Trump voters, it goes almost without saying, belong to the traditionalist camp. So too do Brexiteers. Both groups have often been mocked for their lack of university education but in fact this is more of a strength than a weakness. What it means is that they can think straight — from first principles, rather than according to skewed, crazy, ever-shifting narrative of post-modernism.

When, for example, traditionalists read Boris making light of the burqa, their instinctive response is not to go “OMG how can I best take offence?” but to consider how much his opinions gel with their own opinions. In other words, they look to see how much truth there is in his humour. And if they find truth there, then they will probably laugh because that is one of the ways that humour works: comedy of recognition.

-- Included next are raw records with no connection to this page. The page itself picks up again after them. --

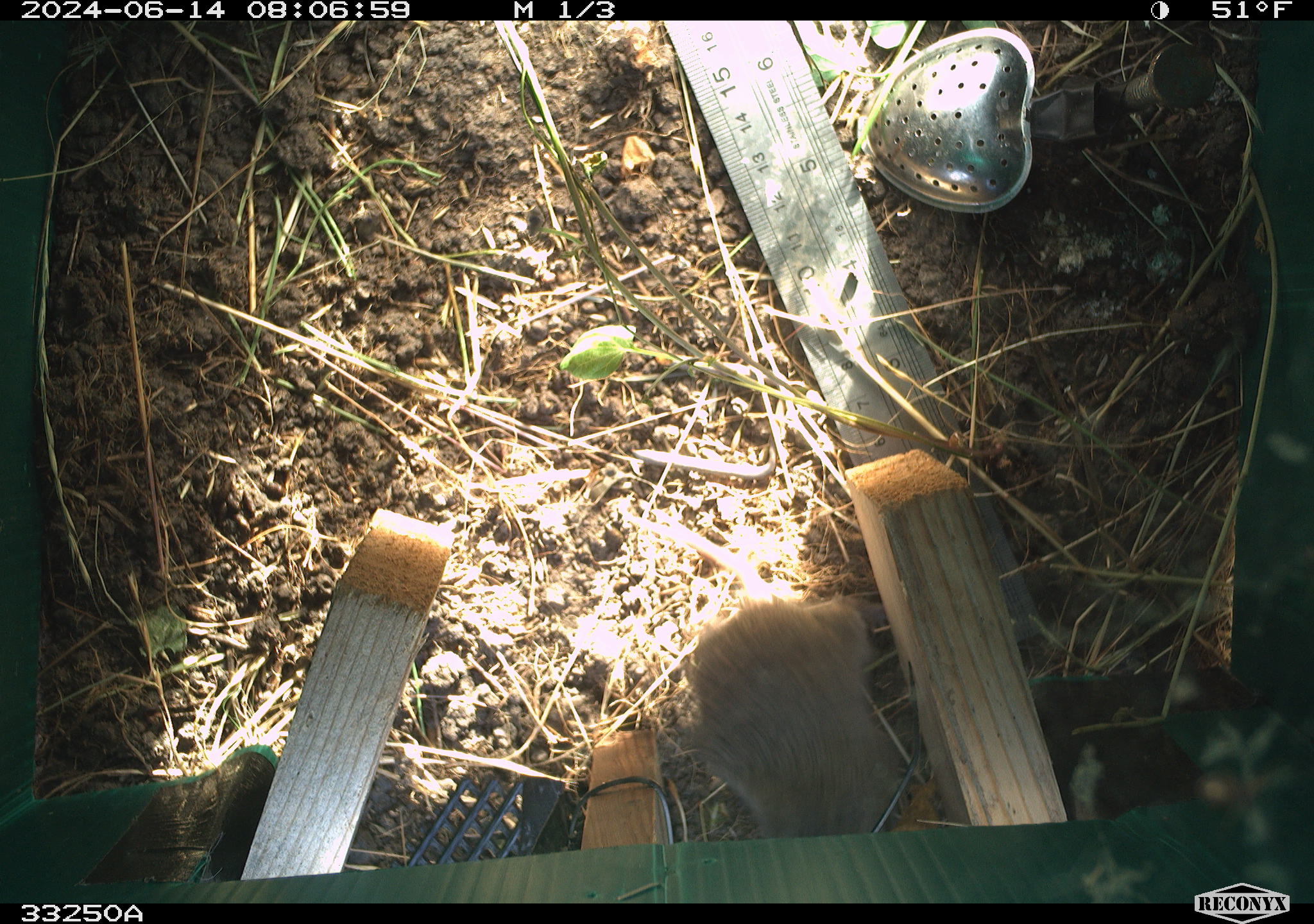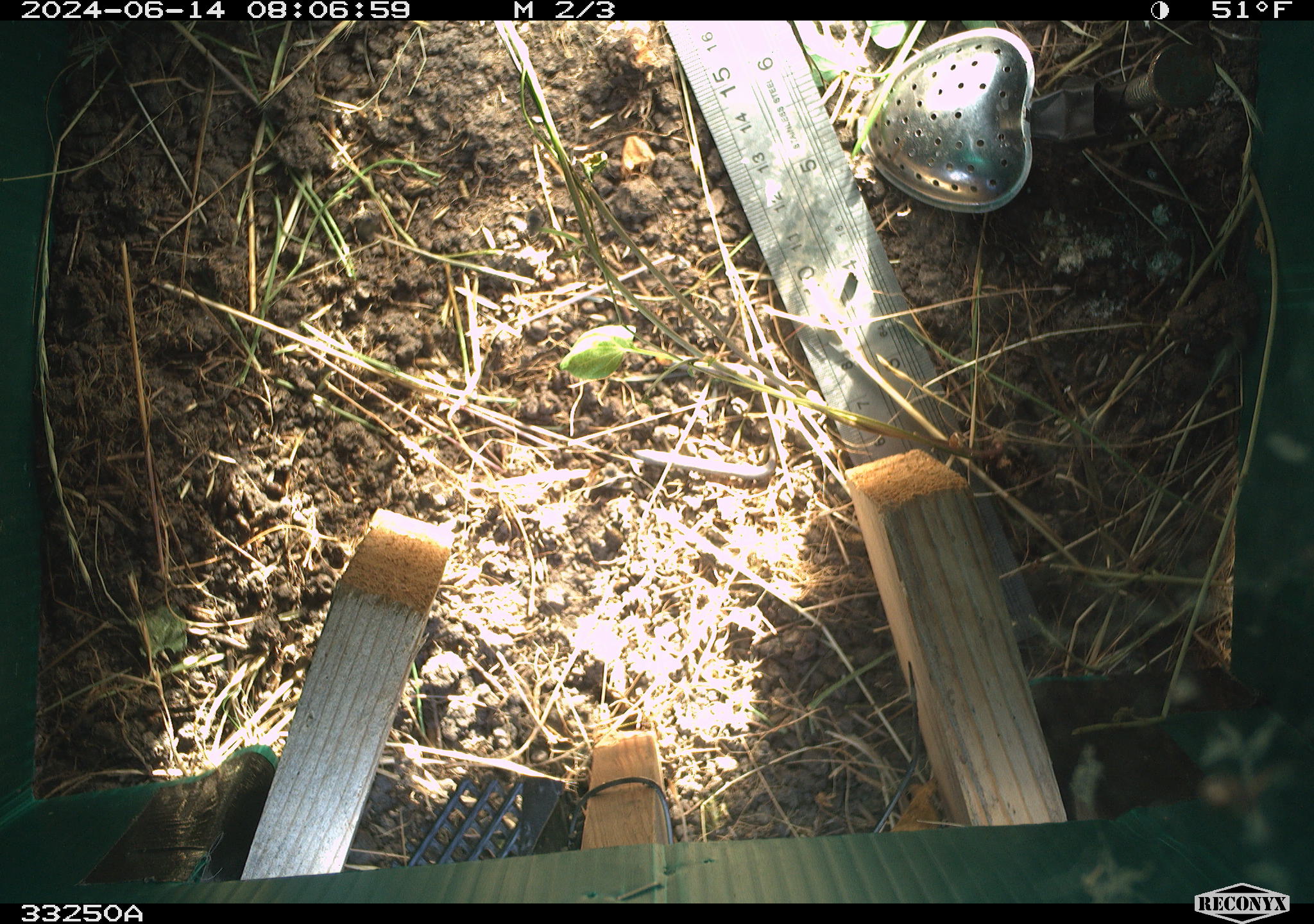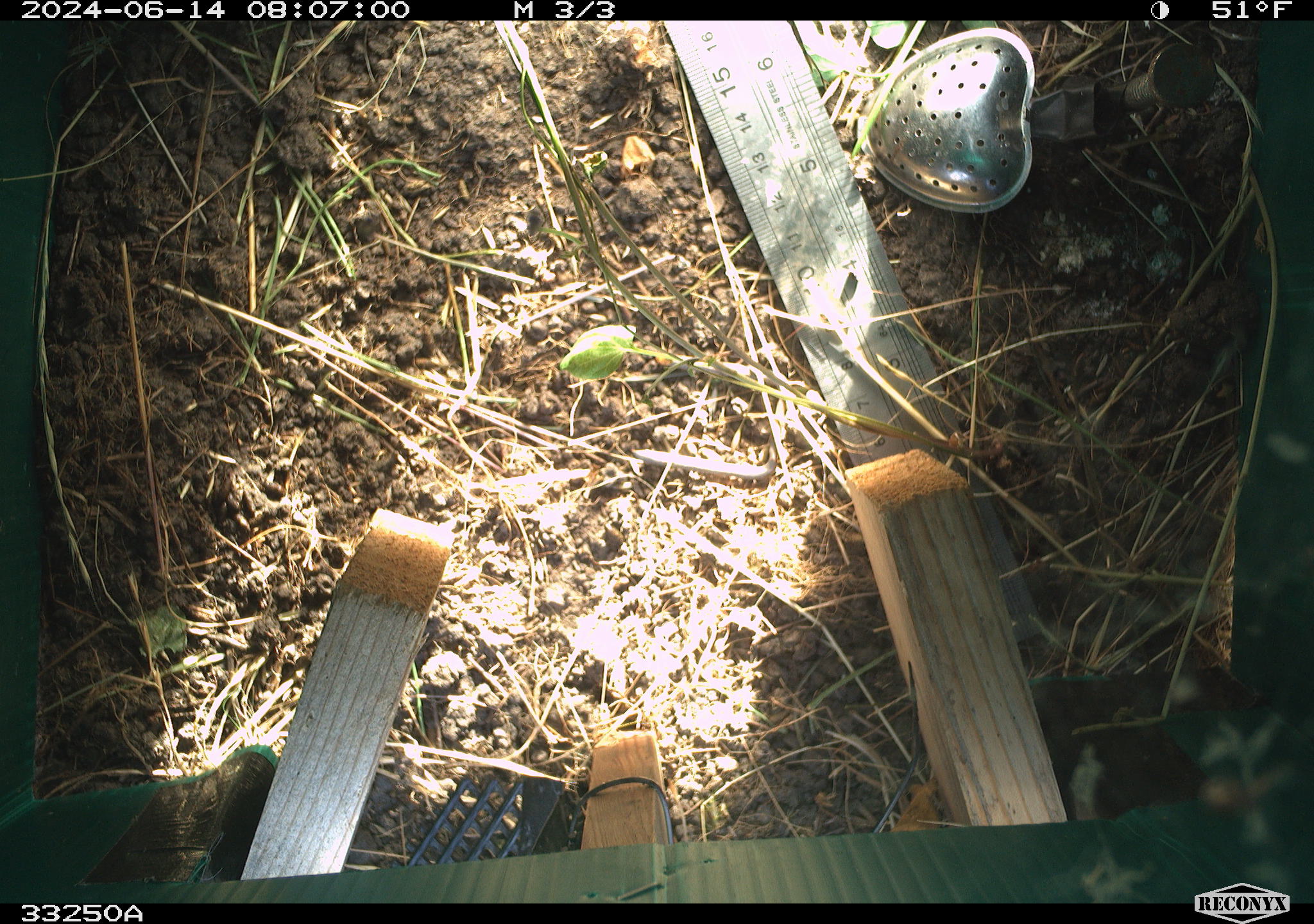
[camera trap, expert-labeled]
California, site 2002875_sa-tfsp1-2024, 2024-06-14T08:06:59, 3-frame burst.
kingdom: Animalia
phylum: Chordata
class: Mammalia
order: Rodentia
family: Cricetidae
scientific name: Arvicolinae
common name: voles, lemmings, and muskrats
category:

To traditionalists this is just normal behaviour — the way any rational, not weird person would think and act. And traditionalists are right: this is how normal people think and act. It’s the post-modernists who are the aberration – by definition, in fact, because that’s what post-modernism is: a conscious rejection of tradition and convention and authority and the canon and all the values that previous generations have taken for granted.

As I argued before, in positioning himself as a gently mocking opponent of the burqa, Boris has done his political cause no disservice: at little personal cost and with zero effort he has suddenly established himself as Britain’s Voice of Common Sense — the politician who says what everyone is thinking.

But the real #winning move for Boris is the one that all his opponents have been making.

Every time an Islamist pressure group shrieks “Islamophobia” (while remaining strangely unmoved by: terrorism; rape gangs; FGM; no-go zones; honour killings)…

Every time another SJW “explains” on Twitter how only Muslims can joke about burqas and that for everyone else the entire religion is off limits…

Every time another Remoaner Conservative demands that Boris should apologise — or be disciplined, or resign for saying something that the vast majority of British people agree with…

Every time the BBC runs yet another story giving just one side of the argument — the anti-Boris, anti-Brexit, pro-Islamist side, obvs…

…the majority of people in Britain just shake their heads and go: “This is why I voted Brexit.”

And it makes them more determined than ever to make sure that Brexit happens.